Esportes

A nova grande força do interior

Redação DM

Publicado em 5 de abril de 2018 às 04:59 | Atualizado há 8 anos

Pelo fato da sede da Apare­cidense estar localizada na Região Metropolitana de Goiânia, o clube tecnicamente não pertence ao interior do Estado. En­tretanto, por ter um investimento mais modesto e por mandar seus jogos longe da região central da capital, o Camaleão é carinhosa­mente considerado, dentro do ce­nário do futebol local, como uma das equipes do interior.

Para muitos, mais do que um duelo entre Goiás e Aparecidense, a final do Campeonato Goiano rea­cende uma disputa entre capital e interior. A bola rola para esse em­bate no próximo domingo (8), às 16 horas, no Estádio Serra Dourada.

A hegemonia de títulos dos ti­mes da capital em relação aos de­mais é notável. Em 74 edições já finalizadas do torneio, em apenas cinco oportunidades um clube do interior levantou o caneco. O últi­mo foi o Itumbiara, no ano de 2008, quando bateu justamente o Goiás na final. A Aparecidense espera di­minuir um pouco essa enorme di­ferença. Quem falou sobre o assun­to foi o zagueiro Thiago Carvalho.

“Eu acredito que é muito impor­tante o interior estar sempre che­gando, montando times competiti­vos, porque o campeonato começa a ficar mais forte. Até os times da capital são beneficiados com isso, porque eles sentem a necessida­de de investir mais. A Apareciden­se foge um pouco da realidade dos três times da capital, podemos cha­mar de interior sim. Mas, sabemos da qualidade do nosso time dentro de campo. Depois que o juiz api­ta são 11 contra 11 e temos totais condições de levantar o título”, ex­plicou o defensor.

Thiago também falou sobre o fato de a decisão ser no Estádio Serra Dourada. Para o defensor, a Aparecidense precisa ter matu­ridade para inverter a pressão do jogo, assim como fez com o Vila Nova nas semifinais. Essa pode ser a grande chave para a conquista do primeiro título do Camaleão e o sexto do interior.
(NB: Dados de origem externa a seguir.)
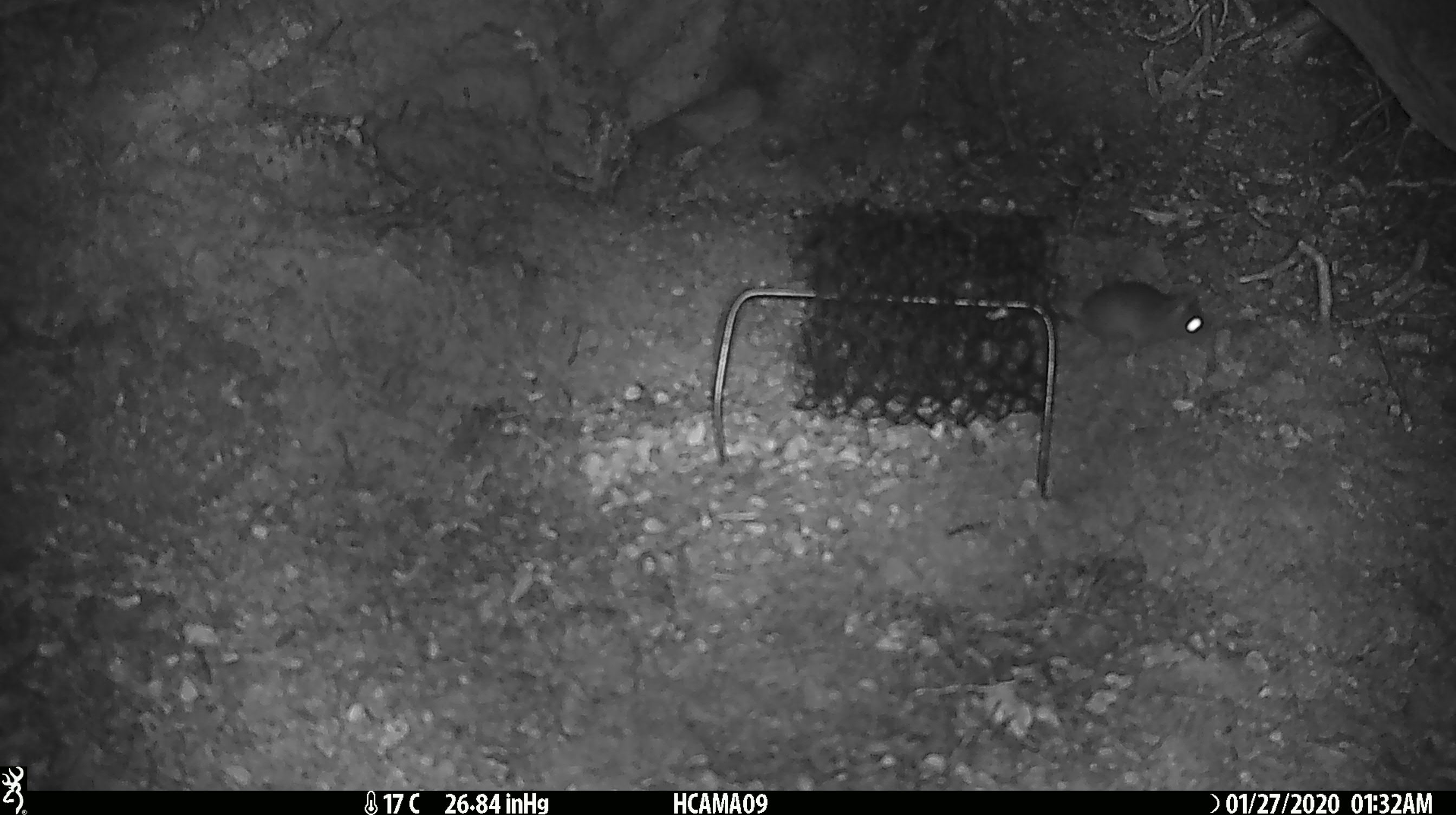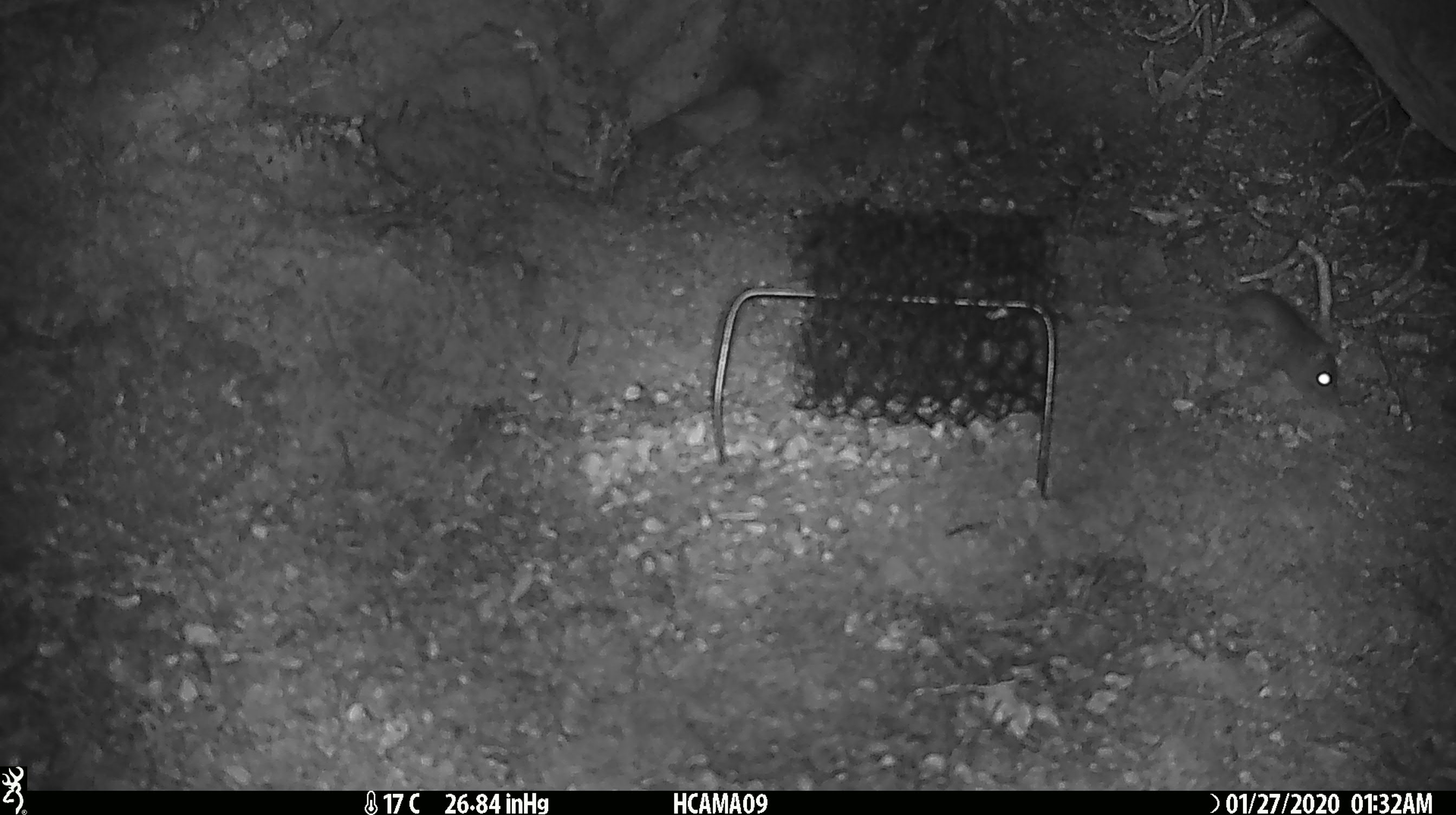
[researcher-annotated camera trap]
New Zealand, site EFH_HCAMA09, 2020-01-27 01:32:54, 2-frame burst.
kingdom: Animalia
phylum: Chordata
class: Mammalia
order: Rodentia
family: Muridae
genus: Mus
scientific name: Mus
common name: mouse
“Na semifinal nós usamos o fator torcida do Vila a nosso fa­vor, pelo fato da pressão que eles receberam para conseguir o re­sultado. Querendo ou não agora é do mesmo jeito, porque a tor­cida do Goiás vai cobrar se eles não estiverem conseguindo jo­gar bem uma final. Nesse pon­to a experiência da nossa equipe pode contar bastante. Temos que usar todas as ferramentas possí­veis para sermos superiores den­tro de campo”, explicou o zagueiro.

DÚVIDAS

Em relação ao time que o técni­co Márcio Azevedo deve mandar a campo contra o Goiás, os dois la­terais titulares ainda seguem como dúvida. Entretanto a situação já é um pouco mais animadora. Ra­fael Cruz e Hélder foram cortados de última hora do primeiro jogo da final, ambos com problemas musculares. Os jogadores foram substituídos por Éverton e Gleid­son, respectivamente.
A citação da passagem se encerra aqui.